Google officially launched Gemini 3.1 Flash-Lite, currently the fastest and most cost-efficient model in the Gemini 3 series.
Designed for high-volume developer workloads and latency-sensitive tasks, the model is now available in public preview through Google AI Studio and Vertex AI.
Key Specifications & Capabilities
Gemini 3.1 Flash-Lite is optimized for “Intelligence Density”—delivering high-level reasoning in a lightweight package.
| Feature | Specification |
| Context Window | 1 Million Tokens |
| Output Limit | 64K Tokens (Default 65,535) |
| Multimodality | Natively supports Text, Image, Audio, Video, and PDF inputs. |
| Speed | Up to 380 tokens per second (roughly 45% faster than 2.5 Flash). |
| Knowledge Cutoff | January 2025 |
The “Thinking Mode” Advantage
Following the trend set by the 3.0 series, Flash-Lite includes Adaptive Thinking Levels. This allows developers to toggle between four distinct reasoning modes to balance cost and accuracy:
- Minimal: Near-instant responses for simple classification or routing.

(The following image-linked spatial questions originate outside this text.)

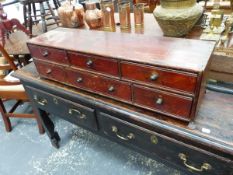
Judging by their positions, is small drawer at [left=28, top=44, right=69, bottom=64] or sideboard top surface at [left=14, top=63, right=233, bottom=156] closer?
sideboard top surface at [left=14, top=63, right=233, bottom=156]

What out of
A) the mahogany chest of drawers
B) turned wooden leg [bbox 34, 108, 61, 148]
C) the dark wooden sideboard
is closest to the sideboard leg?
turned wooden leg [bbox 34, 108, 61, 148]

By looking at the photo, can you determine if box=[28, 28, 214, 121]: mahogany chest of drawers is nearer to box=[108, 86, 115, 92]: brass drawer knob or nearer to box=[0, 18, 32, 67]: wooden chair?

- Low: Balanced for data extraction and translation.
- Medium: Optimized for logic-heavy tasks and code review.
- High: Maximum reasoning for complex multimodal analysis (though this significantly increases output token usage and latency).
Pricing: Built for Scale
Google has priced Flash-Lite to be the “workhorse” of the Gemini family, positioned as a cheaper alternative to the standard 3.1 Flash.
- Input Price: $0.25 per 1 million tokens.

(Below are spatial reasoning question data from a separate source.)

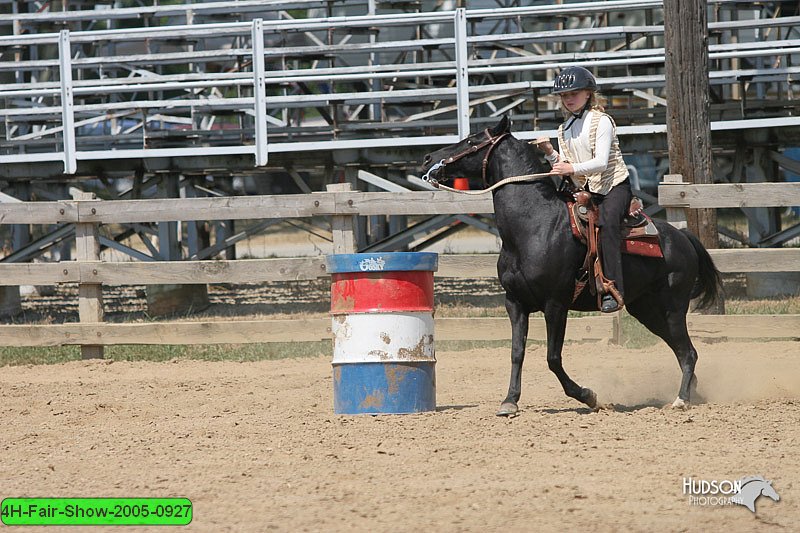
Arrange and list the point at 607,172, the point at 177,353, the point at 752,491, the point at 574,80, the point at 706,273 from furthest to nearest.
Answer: the point at 177,353 < the point at 706,273 < the point at 607,172 < the point at 574,80 < the point at 752,491

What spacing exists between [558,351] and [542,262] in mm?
628

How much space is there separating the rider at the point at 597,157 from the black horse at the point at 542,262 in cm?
22

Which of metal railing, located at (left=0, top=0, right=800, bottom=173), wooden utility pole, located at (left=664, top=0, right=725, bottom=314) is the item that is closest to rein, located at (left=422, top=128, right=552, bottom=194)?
wooden utility pole, located at (left=664, top=0, right=725, bottom=314)

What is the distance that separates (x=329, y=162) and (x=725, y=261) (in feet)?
21.0

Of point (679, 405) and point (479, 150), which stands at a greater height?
point (479, 150)

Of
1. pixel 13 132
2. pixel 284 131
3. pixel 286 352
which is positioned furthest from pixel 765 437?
pixel 13 132

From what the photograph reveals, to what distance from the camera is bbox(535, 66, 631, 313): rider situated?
7.41 meters

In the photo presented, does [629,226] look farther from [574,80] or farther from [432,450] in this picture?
[432,450]

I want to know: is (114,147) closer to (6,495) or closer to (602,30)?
(602,30)

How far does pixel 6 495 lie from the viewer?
5.70 metres

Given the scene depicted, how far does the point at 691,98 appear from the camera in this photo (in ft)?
37.6

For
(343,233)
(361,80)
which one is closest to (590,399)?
(343,233)

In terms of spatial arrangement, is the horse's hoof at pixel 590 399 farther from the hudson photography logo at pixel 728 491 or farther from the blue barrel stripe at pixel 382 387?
the hudson photography logo at pixel 728 491

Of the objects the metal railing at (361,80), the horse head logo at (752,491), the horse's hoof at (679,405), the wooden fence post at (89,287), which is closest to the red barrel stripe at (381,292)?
the horse's hoof at (679,405)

- Output Price: $1.50 per 1 million tokens (including thinking tokens).
- Batch Pricing: For non-urgent workloads, Flex/Batch pricing drops the cost even further to $0.125 (Input) and $0.75 (Output).

Performance Benchmarks
Despite its small size, Gemini 3.1 Flash-Lite approaches or surpasses the performance of the previous generation’s larger models:
- GPQA Diamond (Science): 86.9% (Surpassing Gemini 2.5 Flash).

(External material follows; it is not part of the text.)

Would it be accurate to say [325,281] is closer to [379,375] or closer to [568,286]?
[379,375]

- MMMU Pro (Multimodal): 76.8%.
- Humanity’s Last Exam: 16.0% (An elite-level reasoning score for a “lite” model).
Top Use Cases
- High-Volume Translation: Processing chat logs, support tickets, or reviews at scale.
- Real-time UI Generation: Powering the logic behind Google’s new Canvas feature to build interactive layouts instantly.
- Multimodal Labeling: Automatically tagging thousands of images or videos with high consistency.
- Lightweight Agents: Handling “intent routing” and entity extraction in complex agentic pipelines.